Even Shakespeare couldn't come up with the tragicomedy going on in Naija today. When the likes of Chukwumerije become democrats fighting against dictatorship, you gotta laugh. Unless i'm wrong he used to be IBB's mouthpiece or was it Abacha's, many moons ago. As information minister the guy was a complete joke, even worse than the former iraqi information minister Mohammed Saeed al-Sahaf AKA Comical Ali

but i digress
The issue in naija today is still the same as always, those who want to hold on to power or influence if the dictator stays on and those who will lose out if that happens.
Political alliances change so fast in Naija that i won't be surprised if Atiku changes his mind and then decides to support OBJ for a third term in the "interest of peace"

There's a cancer growing in that country and we need some serious chemotherapy (social revolution to get rid of the political idiots in power) to deal with it. I don't give a damn about third term, as long as we have the usual recycled politicians leading the country we're not going anywhere..

enough said

Friday, May 05, 2006

Labour in meltdown

Yesterday's local election was the perfect opportunity for the electorate to give labour a bloody nose. The Labour party lost over 200 seats (mostly to the Conservatives). My ward which had been predominantly labour is now tory.

◆ **Listed entries**

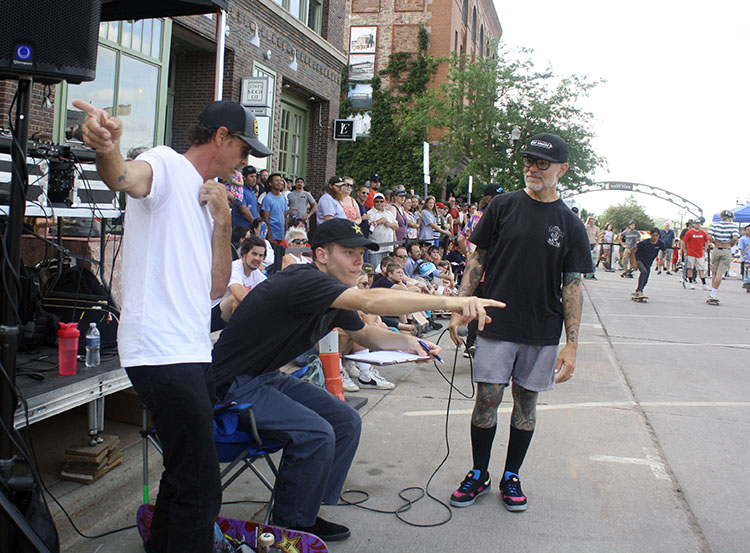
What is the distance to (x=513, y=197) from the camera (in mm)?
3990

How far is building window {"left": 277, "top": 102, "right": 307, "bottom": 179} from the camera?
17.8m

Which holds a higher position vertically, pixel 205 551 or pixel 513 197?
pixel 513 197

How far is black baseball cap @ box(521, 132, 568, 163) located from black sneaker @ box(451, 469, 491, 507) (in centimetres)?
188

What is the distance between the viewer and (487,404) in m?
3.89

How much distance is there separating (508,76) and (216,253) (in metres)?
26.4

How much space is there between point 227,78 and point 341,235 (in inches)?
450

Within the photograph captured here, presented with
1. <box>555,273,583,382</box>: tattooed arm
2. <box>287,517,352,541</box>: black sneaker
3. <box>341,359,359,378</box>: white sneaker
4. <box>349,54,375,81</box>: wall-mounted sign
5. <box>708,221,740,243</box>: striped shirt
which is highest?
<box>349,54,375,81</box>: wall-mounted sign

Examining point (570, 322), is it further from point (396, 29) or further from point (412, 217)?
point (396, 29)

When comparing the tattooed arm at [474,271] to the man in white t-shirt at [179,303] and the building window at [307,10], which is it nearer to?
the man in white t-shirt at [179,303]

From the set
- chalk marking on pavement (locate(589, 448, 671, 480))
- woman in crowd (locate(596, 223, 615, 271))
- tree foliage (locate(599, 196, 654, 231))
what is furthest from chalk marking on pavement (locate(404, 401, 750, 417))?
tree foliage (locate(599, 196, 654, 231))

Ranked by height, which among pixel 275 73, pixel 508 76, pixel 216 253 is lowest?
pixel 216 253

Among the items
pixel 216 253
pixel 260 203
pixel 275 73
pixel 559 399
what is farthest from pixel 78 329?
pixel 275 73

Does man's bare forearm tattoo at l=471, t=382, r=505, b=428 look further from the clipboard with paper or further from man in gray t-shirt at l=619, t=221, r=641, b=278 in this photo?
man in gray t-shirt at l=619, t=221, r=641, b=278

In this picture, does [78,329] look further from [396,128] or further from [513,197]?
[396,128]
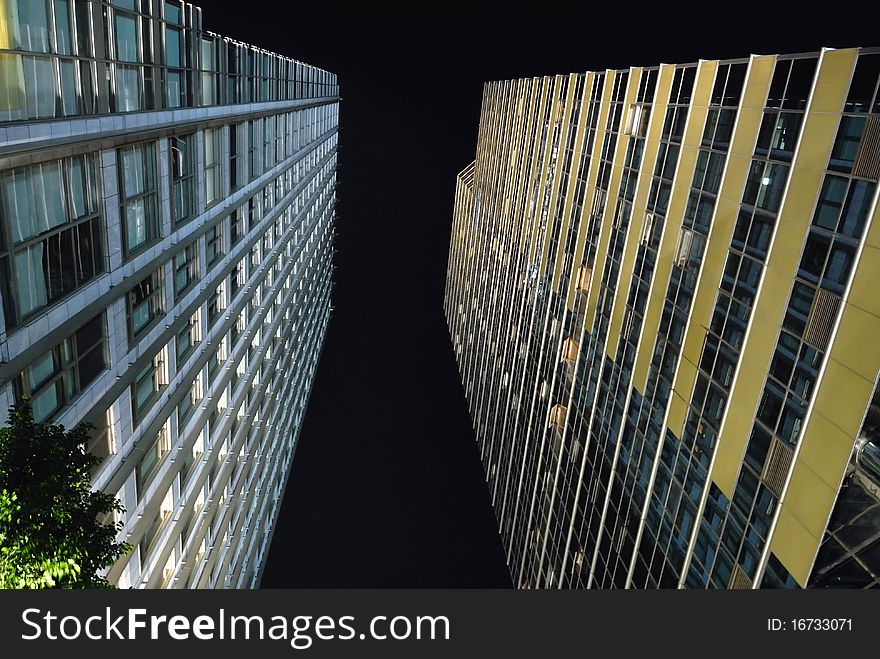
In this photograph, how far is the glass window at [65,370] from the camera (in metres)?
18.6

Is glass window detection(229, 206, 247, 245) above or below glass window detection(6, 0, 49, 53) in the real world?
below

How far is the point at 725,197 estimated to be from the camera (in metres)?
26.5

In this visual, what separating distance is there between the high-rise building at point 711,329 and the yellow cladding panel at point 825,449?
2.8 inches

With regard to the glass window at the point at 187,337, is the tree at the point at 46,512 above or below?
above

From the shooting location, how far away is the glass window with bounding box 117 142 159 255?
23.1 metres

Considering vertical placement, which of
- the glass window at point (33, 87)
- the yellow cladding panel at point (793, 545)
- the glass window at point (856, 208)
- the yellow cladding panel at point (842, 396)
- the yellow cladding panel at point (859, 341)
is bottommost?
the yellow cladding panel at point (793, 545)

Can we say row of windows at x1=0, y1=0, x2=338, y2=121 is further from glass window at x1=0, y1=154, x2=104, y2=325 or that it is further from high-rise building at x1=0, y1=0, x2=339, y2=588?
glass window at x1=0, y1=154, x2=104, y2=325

◆ **Your assignment**
Continue the blog text above on Nigerian politics and Labour's local election losses, starting right after its last sentence.

◆ **Output**
I'm really surprised at the turn of events, i thought it was about local issues but it has somewhat turned into a referendum on the performance of the current government.

In my ward the conservative councillors hardly campaigned, it was the incumbent labour councillors that were running around, going from house to house, sending out fliers etc, and they still lost.

The political landscape is definitely changing, the British National Party is making inroads in London, winning 11 seats in Barking. While the conservatives (under new leader David Cameron) are back in favour after a decade out in the political wilderness.
People are really pissed off with the Labour government and even though they voted them back in at the national elections last year, the electorate was prepared to punish them at the local level this time around.


Tuesday, May 02, 2006

hey Abbott (part 2)

previous post: Hey abbott
got an interesting letter today, it seems the jamaican observer published the email i sent in response to Diane Abbott's article Think Jamaica is bad? Try Nigeria

Which explains why i got a letter from some anonymous fool called Sogey. I won't be surprised if this 'Sogey' person is an assistant to Ms Abbott. Since she wrote the article she has kept a very low profile (i wonder why..)

Anyway this guy 'Sogey' sent me a two page letter on how "great" Jamaica is (yawn) but was too much of a coward to reveal his identity or details so i could respond.

Black youth's murder treated as race crime


http://www.guardian.co.uk/crime/article/0,,1761425,00.html
http://www.guardian.co.uk/crime/article/0,,1764165,00.html
Police investigating the murder of a black teenager in Kent said yesterday they were treating the attack as racially motivated. Christopher Alaneme, 19, described as a "popular young man with lots of friends", was stabbed to death in an apparently unprovoked attack as he walked along Sheerness High Street just before midnight on Friday.
SNIP
Mr Alaneme, whose family is of Nigerian origin, was from London but had been living in Sheerness. His murder occurred on the eve of the 13th anniversary of the racist killing of Stephen Lawrence in Eltham, south-east London.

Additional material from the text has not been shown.